林默涵心里一沉。那天台北车站确实发生了枪战,死的是他们线上的一个交通员,叫小吴,才十九岁。他亲眼看到小吴倒在血泊里,但当时他戴着帽子口罩,混在人群中离开了。
“还真没注意。”林默涵露出恰到好处的惊讶,“我当时光顾着躲雨了,好像听见几声鞭炮响,还以为是哪家在办喜事。原来是……哎呀,这世道,不太平啊。”

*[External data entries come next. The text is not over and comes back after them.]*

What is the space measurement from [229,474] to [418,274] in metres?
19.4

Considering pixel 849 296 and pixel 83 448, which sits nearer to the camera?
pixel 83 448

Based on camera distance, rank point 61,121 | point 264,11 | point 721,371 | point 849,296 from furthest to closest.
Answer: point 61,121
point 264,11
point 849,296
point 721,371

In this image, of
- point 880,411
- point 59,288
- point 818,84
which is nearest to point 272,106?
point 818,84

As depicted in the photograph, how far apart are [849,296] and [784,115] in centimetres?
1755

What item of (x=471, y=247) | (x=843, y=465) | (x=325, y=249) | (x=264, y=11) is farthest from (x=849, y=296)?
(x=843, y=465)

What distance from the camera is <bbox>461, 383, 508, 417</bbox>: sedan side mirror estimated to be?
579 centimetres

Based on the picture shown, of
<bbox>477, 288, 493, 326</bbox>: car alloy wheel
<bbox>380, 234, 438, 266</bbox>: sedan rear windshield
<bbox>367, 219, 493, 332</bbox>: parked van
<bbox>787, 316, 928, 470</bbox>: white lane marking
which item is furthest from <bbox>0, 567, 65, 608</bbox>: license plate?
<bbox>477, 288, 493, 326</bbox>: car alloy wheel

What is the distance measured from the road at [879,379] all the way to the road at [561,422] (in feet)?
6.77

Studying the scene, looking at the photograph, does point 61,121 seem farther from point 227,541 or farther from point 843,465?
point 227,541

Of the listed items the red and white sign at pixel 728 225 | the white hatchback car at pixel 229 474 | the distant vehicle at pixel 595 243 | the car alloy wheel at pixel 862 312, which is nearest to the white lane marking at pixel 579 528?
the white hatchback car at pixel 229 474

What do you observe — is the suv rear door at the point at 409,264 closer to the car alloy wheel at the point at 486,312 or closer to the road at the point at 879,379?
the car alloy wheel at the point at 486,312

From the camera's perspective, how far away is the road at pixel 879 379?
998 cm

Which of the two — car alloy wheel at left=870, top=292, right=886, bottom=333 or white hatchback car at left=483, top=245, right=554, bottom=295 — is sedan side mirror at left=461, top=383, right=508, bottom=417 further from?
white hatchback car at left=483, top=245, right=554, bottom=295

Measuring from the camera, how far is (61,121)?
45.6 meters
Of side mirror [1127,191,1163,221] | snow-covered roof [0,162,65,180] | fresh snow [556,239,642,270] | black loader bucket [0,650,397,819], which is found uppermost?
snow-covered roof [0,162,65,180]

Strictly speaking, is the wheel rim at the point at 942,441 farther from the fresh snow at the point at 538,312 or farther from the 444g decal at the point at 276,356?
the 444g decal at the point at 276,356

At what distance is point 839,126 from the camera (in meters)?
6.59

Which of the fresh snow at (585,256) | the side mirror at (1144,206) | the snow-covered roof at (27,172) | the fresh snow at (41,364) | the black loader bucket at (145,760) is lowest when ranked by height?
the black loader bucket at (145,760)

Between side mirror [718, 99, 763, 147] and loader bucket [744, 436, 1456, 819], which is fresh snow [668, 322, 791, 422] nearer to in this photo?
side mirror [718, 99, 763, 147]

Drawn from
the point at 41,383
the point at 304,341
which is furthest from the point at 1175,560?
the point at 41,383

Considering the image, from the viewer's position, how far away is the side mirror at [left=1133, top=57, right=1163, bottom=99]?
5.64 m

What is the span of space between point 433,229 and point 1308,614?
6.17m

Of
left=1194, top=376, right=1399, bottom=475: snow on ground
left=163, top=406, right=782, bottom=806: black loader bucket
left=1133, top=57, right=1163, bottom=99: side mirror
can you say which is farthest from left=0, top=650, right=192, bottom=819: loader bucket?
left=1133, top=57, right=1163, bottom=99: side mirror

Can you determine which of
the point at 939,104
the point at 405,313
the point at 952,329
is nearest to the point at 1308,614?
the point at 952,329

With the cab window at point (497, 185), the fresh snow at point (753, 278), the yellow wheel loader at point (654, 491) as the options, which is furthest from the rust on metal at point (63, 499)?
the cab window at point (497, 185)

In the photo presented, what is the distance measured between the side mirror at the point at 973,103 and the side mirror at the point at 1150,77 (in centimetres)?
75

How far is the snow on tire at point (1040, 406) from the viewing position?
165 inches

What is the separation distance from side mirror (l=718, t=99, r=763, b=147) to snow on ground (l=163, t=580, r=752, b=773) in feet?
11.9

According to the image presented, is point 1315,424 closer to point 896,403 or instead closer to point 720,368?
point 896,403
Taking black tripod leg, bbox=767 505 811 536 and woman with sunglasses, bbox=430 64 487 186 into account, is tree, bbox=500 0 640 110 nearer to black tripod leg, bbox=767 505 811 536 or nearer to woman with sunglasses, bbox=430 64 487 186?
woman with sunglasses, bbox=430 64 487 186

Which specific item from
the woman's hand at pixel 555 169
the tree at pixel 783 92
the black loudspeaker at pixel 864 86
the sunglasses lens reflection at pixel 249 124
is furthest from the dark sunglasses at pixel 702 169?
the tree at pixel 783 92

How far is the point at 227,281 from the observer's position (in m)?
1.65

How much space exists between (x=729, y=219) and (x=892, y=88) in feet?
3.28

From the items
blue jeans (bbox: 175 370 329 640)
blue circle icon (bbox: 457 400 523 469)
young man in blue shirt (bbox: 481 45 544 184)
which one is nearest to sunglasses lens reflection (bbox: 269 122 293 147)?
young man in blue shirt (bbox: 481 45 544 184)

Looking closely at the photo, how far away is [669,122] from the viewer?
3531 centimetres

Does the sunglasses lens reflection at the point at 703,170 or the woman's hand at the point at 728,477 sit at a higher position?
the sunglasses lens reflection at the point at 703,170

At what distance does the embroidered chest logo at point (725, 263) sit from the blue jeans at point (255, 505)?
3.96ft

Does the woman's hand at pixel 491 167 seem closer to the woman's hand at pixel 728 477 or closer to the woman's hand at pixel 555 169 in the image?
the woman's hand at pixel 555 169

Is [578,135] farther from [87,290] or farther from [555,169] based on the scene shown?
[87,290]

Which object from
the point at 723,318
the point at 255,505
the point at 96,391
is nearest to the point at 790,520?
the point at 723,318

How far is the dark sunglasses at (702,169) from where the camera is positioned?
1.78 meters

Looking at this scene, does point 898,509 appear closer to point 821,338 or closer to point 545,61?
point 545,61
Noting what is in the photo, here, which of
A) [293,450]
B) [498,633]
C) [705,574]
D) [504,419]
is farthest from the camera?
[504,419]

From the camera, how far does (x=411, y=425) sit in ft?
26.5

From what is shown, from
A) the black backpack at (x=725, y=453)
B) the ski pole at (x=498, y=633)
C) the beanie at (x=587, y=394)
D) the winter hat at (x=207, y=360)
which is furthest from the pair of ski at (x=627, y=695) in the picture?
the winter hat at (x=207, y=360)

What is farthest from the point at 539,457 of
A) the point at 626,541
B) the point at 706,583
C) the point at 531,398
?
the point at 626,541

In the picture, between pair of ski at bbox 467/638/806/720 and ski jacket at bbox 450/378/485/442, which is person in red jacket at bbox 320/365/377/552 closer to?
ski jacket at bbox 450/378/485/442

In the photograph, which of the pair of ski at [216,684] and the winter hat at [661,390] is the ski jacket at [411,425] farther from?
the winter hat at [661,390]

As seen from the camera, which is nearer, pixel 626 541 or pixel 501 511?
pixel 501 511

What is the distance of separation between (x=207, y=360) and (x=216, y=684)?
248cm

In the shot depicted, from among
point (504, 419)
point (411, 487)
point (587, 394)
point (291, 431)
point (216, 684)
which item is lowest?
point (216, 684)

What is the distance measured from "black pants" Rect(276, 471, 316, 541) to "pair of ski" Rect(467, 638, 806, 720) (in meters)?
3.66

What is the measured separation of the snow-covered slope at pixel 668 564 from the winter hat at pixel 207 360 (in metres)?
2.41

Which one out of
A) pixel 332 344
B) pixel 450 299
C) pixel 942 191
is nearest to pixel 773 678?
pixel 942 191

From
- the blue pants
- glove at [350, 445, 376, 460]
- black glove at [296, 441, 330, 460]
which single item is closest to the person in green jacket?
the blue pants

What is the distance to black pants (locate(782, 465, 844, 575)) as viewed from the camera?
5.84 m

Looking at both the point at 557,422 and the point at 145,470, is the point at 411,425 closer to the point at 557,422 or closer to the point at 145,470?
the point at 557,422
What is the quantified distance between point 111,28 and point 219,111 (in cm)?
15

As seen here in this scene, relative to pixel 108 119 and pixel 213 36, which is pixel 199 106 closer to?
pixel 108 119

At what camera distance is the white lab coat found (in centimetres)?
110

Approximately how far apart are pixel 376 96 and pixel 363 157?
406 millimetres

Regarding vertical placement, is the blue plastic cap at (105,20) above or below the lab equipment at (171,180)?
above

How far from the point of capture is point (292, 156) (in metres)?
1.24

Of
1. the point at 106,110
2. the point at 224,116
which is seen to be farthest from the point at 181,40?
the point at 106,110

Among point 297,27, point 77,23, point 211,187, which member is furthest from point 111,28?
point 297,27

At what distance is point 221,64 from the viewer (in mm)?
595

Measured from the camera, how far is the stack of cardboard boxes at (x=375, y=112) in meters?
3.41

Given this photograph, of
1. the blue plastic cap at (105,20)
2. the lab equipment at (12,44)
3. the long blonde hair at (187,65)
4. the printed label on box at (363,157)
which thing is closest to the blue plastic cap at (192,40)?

“是啊,不太平。”魏正宏盯着他,一字一句地说,“所以我们要格外小心。尤其是做生意的,走南闯北,认识的人杂,更要擦亮眼睛,别交了不该交的朋友,听了不该听的话,看了不该看的东西。”
这番话已经说得很直白了。林默涵知道,魏正宏是在敲打他,也是在警告在座的所有人。
“魏处长教训的是。”林默涵起身,给魏正宏斟满酒,“沈某记下了。以后一定小心谨慎,不该问的不问,不该看的不看,只管做好自己的生意。”
“那就好。”魏正宏终于露出今晚第一个真正的笑容,虽然那笑容很浅,转瞬即逝。他端起酒杯,“来,我敬沈老板一杯。希望沈老板生意兴隆,财源广进。”
“多谢魏处长。”
两人碰杯,一饮而尽。辛辣的酒液滑过喉咙,林默涵感觉到胃里一阵灼热。他知道,这一关暂时过了,但更大的考验还在后面。